## Questions on the material
1/ According to the NSA Heartbleed article, what software is Heartbleed a flaw in?
2/ Substitute "unnamed sources" for "anonymous sources" in the NSA Heartbleed article from "The U.S. National" to "a Web service.", and give that part again.

## Supplied passage
*** Begin section ***

NSA denies knowing about Heartbleed flaw for years

The agency disputes a report that it used Heartbleed to conduct surveillance

The U.S. National Security Agency, which has a cybersecurity mission in addition to surveillance, has disputed a report that it knew about the Heartbleed security vulnerability for at least two years before other researchers disclosed the flaw this month.

The NSA used Heartbleed to gather intelligence, according to a report from Bloomberg, quoting two anonymous sources. Heartbleed is a flaw in OpenSSL that could allow attackers to monitor all information passed between a user and a Web service.

But an NSA spokeswoman called the report incorrect. "NSA was not aware of the recently identified vulnerability in OpenSSL, the so-called Heartbleed vulnerability, until it was made public in a private-sector cybersecurity report," she said by email. "Reports that say otherwise are wrong."

At the same time that the NSA was accused of using Heartbleed to conduct surveillance, another agency was trumpeting its efforts to share information about the bug.

After information about the bug was published, the U.S. Department of Homeland Security's U.S.-Computer Emergency Readiness Team (US-CERT) "immediately issued an alert  to share actionable information with the public and suggested mitigation steps," said Larry Zelvin, director of the DHS National Cybersecurity and Communications Integration Center.

*** End section ***

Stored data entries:
*** Begin section ***

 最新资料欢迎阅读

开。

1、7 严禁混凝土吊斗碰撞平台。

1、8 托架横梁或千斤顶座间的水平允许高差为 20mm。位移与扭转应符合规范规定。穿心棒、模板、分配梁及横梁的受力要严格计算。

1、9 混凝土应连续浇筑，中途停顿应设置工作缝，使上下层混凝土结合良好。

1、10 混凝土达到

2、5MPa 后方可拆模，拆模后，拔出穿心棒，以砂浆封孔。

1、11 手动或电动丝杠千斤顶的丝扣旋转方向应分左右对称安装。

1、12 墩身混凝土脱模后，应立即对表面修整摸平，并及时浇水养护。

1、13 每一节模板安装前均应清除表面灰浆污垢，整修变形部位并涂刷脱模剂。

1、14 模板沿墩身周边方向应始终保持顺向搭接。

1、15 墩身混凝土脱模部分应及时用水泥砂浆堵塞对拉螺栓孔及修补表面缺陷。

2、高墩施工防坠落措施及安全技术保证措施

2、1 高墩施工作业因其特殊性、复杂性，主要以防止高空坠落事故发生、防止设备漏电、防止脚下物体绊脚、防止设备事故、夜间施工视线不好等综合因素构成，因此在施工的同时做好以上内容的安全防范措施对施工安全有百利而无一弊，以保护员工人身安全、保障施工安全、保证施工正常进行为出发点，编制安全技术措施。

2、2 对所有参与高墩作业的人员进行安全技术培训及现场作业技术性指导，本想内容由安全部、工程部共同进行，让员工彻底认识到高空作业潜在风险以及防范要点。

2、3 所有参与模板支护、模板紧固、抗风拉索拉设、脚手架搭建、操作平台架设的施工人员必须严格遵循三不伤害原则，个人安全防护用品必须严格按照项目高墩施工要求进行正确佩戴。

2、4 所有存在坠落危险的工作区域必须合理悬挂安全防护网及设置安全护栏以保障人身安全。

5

*** End section ***

## Outputs for the tasks
1/ OpenSSL.

2/
The U.S. National Security Agency, which has a cybersecurity mission in addition to surveillance, has disputed a report that it knew about the Heartbleed security vulnerability for at least two years before other researchers disclosed the flaw this month.

The NSA used Heartbleed to gather intelligence, according to a report from Bloomberg, quoting two unnamed sources. Heartbleed is a flaw in OpenSSL that could allow attackers to monitor all information passed between a user and a Web service.